TASK GOAL => Turn the items below into a Markdown table with two columns, No. and Text, giving each line a row number and leaving out blank lines and the pictures.

GIVEN RECORDS =>
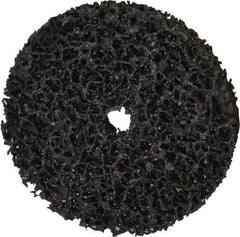 3M - 4" Very Coarse Grade Silicon Carbide Deburring Disc - 1/2" Center Hole, Arbor Connection, Black, 6,000 Max RPM - Industrial Tool & Supply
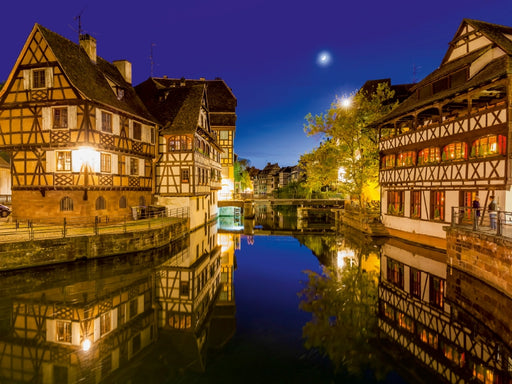 Typische Fachwerkhäuser in Petite France, Straßburg - CALVENDO Foto-Puzzle - calvendoverlag 29.99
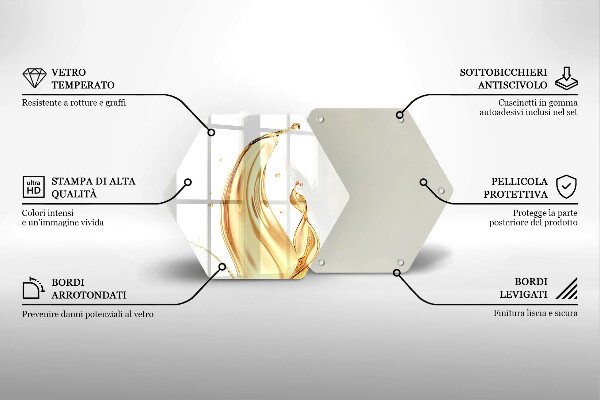 Tábua de vidro Azeite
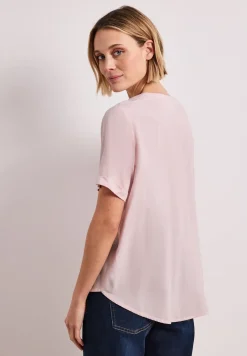 Kurzarm Bluse mit Turn-Up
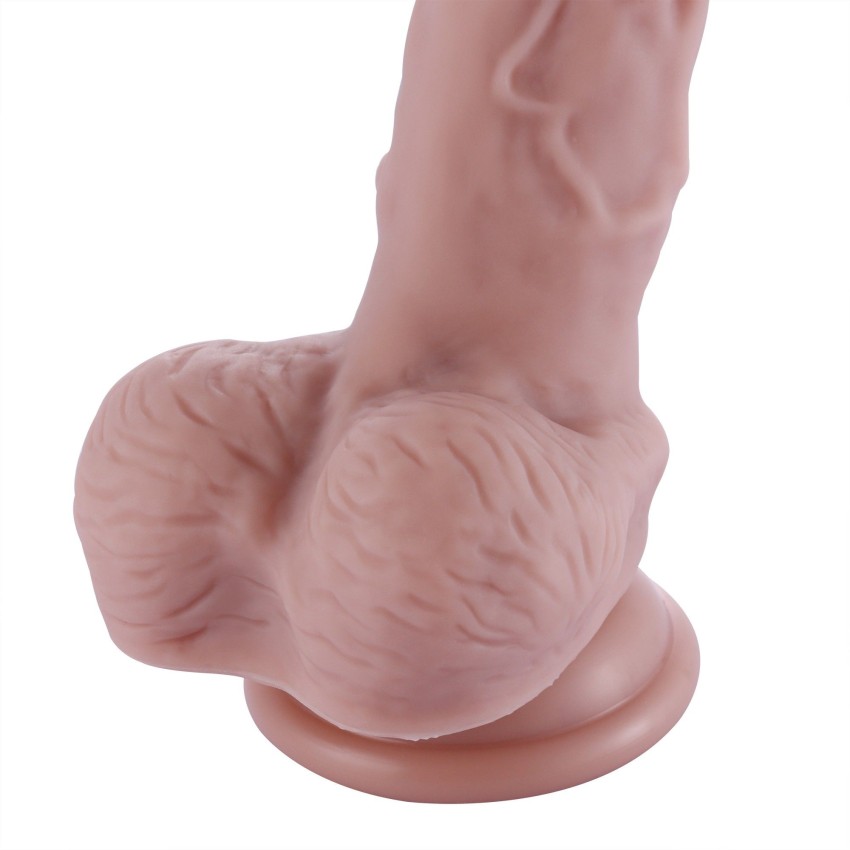 8 in (21 cm) Hismith Standard Medium Size Realistic Silicone Dildo with Kliclok Connector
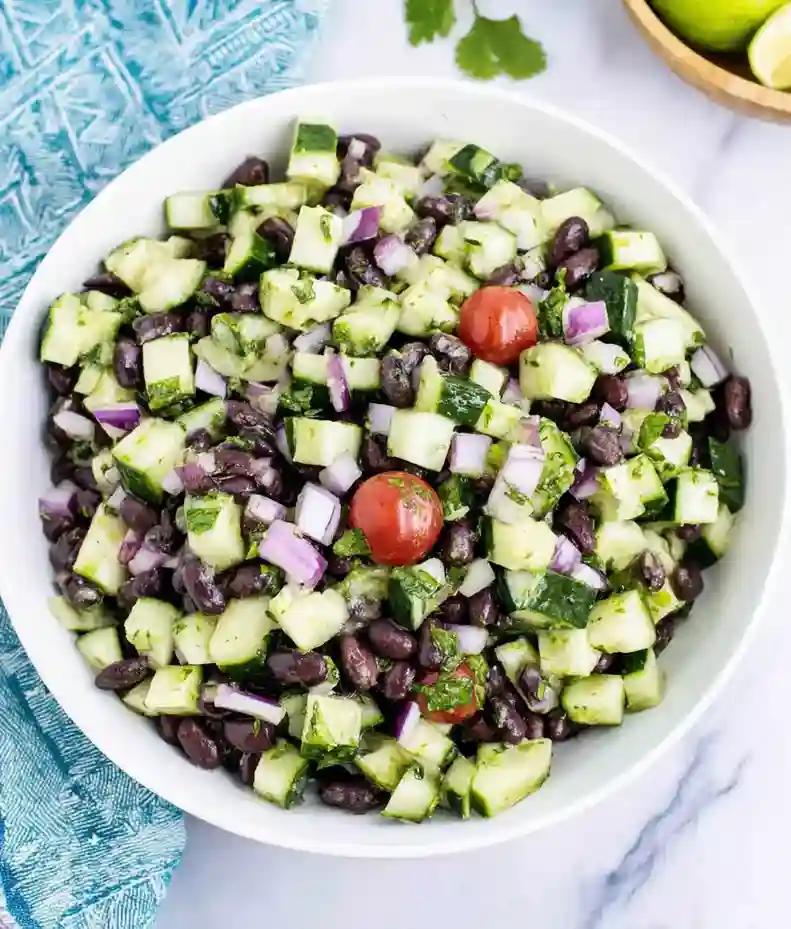 Cucumber Black Bean Salad Recipe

OUTPUT OF THE TASK =>
| No. | Text |
|---|---|
| 1 |  3M - 4" Very Coarse Grade Silicon Carbide Deburring Disc - 1/2" Center Hole, Arbor Connection, Black, 6,000 Max RPM - Industrial Tool & Supply |
| 2 |  Typische Fachwerkhäuser in Petite France, Straßburg - CALVENDO Foto-Puzzle - calvendoverlag 29.99 |
| 3 |  Tábua de vidro Azeite |
| 4 |  Kurzarm Bluse mit Turn-Up |
| 5 |  8 in (21 cm) Hismith Standard Medium Size Realistic Silicone Dildo with Kliclok Connector |
| 6 |  Cucumber Black Bean Salad Recipe |